En ouvrant lundi un consulat à Dakhla, la République d’Haïti sera le premier pays non arabe et non africain à ouvrir un consulat dans les provinces du sud du Royaume, a déclaré, pour sa part, le ministre des Affaires étrangères, de la Coopération africaine et des Marocains résidant à l’étranger, Nasser Bourita.

Ce consulat sera le sixième à Dakhla et le seizième à être ouvert dans les provinces du Sud (Laâyoune et Dakhla), a tenu à préciser  Bourita, ajoutant que le nombre des représentations diplomatiques dans ces provinces sera porté à 20 avec l’ouverture prochainement des consulats de la Jordanie, du Bahreïn, d’Haïti et des États-unis d’Amérique.

Cette approche s’inscrit dans le cadre de l’orientation de SM le Roi Mohammed VI qui consiste à confirmer la marocanité du Sahara, en joignant la parole à l’action diplomatique, a-t-il expliqué.

L’appui à la marocanité du Sahara se renforce dans tous les coins du monde et ne cessera de s’intensifier dans les jours et mois à venir, grâce à l’impulsion insufflée par le Souverain à ce dossier, a-t-il poursuivi.

S’agissant de l’ouverture de l’ambassade d’Haïti à Rabat, le chef de la diplomatie haïtienne a souligné qu’il s’agit d’un « acte solennel d’une haute portée symbolique ».

Cet acte « augure d’un avenir radieux » de la coopération entre le Maroc et Haïti pour le bien de leurs populations respectives, a indiqué Claude Joseph, soulignant que sa visite au Maroc constitue une « étape charnière des relations bilatérales haitiano-marocaines » et « imprimera une nouvelle dynamique dans le rapprochement des peuples haïtien et marocain et la dynamisation des relations d’amitié et de solidarité entre les deux États ».

L’ouverture de l’ambassade d’Haïti à Rabat constitue « une étape importante dans les relations entre les deux pays qui datent de plus de trois décennies » et qui connaissent un changement qualitatif, surtout avec l’ouverture lundi prochain à Dakhla d’un consulat de ce pays, a aussi souligné Bourita.

Cette initiative permettra également de développer les relations bilatérales et de consacrer la présence remarquable des représentations diplomatiques dans le Royaume, confirmant ainsi la confiance accordée par la communauté internationale au Maroc, à sa stabilité et à sa crédibilité et le choix par plusieurs pays de Rabat comme centre diplomatique pour couvrir plusieurs région de l’Afrique du Nord, du sud de la Méditerranée et de l’Afrique de l’Ouest, a-t-il insisté.

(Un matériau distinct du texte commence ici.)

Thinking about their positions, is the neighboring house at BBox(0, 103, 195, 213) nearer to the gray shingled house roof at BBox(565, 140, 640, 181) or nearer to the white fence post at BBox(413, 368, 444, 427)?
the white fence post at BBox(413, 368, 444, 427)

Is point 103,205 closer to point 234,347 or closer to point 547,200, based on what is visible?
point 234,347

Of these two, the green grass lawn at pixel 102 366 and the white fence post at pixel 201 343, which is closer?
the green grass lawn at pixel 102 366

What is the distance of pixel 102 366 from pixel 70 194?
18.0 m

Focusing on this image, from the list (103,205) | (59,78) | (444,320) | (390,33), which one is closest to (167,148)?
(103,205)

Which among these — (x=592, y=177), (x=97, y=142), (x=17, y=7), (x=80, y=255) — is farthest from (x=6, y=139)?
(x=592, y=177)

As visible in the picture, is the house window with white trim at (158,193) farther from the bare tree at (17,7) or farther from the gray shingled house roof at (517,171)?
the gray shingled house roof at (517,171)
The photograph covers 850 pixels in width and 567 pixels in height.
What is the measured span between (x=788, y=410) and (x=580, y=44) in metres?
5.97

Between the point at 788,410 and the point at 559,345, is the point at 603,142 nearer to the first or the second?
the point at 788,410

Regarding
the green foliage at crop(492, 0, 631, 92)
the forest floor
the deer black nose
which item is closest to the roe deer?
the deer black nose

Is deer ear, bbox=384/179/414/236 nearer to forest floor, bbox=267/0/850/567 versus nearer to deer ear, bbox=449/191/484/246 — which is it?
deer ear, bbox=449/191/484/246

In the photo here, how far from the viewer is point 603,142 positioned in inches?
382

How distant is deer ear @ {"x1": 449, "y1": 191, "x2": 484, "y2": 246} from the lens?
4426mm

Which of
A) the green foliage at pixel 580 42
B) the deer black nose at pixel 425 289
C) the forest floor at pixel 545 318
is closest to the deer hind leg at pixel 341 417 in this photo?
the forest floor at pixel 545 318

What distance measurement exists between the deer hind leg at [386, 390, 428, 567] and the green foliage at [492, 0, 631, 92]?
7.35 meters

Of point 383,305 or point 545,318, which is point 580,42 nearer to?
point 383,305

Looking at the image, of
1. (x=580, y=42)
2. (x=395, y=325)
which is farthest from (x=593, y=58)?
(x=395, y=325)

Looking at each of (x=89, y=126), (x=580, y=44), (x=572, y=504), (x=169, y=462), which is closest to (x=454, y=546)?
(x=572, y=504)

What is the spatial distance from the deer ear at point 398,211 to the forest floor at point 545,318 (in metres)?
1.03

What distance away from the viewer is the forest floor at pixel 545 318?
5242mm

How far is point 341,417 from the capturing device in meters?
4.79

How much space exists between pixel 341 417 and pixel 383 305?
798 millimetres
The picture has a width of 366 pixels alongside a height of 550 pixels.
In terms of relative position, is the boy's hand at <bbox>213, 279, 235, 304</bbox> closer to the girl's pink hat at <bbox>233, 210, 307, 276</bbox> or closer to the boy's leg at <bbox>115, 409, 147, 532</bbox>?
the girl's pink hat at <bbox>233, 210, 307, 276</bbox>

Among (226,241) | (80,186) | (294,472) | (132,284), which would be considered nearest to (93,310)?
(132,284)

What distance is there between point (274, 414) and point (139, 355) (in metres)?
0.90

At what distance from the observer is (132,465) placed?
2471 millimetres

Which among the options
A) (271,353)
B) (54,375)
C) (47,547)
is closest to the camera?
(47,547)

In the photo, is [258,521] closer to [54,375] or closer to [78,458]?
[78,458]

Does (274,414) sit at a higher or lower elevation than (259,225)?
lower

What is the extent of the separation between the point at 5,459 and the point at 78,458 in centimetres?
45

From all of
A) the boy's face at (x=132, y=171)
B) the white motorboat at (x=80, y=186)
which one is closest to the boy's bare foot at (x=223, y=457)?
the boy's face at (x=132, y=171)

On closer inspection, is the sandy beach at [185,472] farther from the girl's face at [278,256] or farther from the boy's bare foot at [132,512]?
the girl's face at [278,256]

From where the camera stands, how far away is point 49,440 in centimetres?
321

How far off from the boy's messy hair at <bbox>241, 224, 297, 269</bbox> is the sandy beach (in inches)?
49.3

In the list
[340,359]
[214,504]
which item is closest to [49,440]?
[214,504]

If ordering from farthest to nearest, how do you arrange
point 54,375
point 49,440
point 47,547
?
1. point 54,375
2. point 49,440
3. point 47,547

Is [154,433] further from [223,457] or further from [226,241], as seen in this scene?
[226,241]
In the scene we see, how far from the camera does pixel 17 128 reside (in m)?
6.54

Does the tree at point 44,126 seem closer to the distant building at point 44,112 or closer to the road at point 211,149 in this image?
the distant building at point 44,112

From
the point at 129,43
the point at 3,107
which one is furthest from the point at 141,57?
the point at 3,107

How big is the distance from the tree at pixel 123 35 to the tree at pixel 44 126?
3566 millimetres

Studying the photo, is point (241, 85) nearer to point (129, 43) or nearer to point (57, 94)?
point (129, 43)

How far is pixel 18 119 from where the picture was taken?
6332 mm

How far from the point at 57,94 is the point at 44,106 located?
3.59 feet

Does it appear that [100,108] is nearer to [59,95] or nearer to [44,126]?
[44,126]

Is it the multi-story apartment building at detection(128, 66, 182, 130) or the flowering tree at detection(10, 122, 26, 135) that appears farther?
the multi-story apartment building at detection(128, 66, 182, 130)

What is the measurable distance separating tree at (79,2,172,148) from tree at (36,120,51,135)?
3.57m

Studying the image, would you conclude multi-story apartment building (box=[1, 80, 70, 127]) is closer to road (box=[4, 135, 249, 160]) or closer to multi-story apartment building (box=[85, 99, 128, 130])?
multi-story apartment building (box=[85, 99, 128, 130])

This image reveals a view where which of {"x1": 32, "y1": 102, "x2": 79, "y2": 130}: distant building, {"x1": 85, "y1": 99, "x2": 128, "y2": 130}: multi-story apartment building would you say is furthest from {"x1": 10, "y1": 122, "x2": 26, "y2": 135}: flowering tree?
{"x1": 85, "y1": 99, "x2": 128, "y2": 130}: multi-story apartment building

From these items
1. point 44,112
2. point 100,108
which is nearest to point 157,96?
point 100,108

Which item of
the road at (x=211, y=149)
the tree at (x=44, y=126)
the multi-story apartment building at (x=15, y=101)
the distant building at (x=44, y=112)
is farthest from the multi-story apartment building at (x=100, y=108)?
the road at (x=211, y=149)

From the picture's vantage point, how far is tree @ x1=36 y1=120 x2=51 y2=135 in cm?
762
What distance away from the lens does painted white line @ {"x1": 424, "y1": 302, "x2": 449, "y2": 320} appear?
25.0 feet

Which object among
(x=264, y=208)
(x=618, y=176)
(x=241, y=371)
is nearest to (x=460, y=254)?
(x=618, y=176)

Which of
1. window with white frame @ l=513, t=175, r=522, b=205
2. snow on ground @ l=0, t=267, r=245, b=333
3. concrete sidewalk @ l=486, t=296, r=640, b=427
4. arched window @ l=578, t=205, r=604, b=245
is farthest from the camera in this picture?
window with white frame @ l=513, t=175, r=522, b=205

A cette occasion, les deux ministres ont signé deux accords, une feuille de route de coopération pour la période 2021-2023 et un mémorandum d’entente dans le domaine de la formation diplomatique.

La feuille de route porte sur plusieurs domaines, notamment la promotion économique et des investissements, la formation et l’enseignement supérieur et la coopération technique dans des secteurs clés comme l’agriculture, la pêche, les énergies renouvelables, la formation professionnelle, l’eau et la santé.

Le mémorandum d’entente vise, pour sa part, l’établissement d’un cadre de coopération durable en matière de formation des jeunes diplomates et en termes d’échange d’expériences et d’informations dans les domaines de la diplomatie et des relations internationales.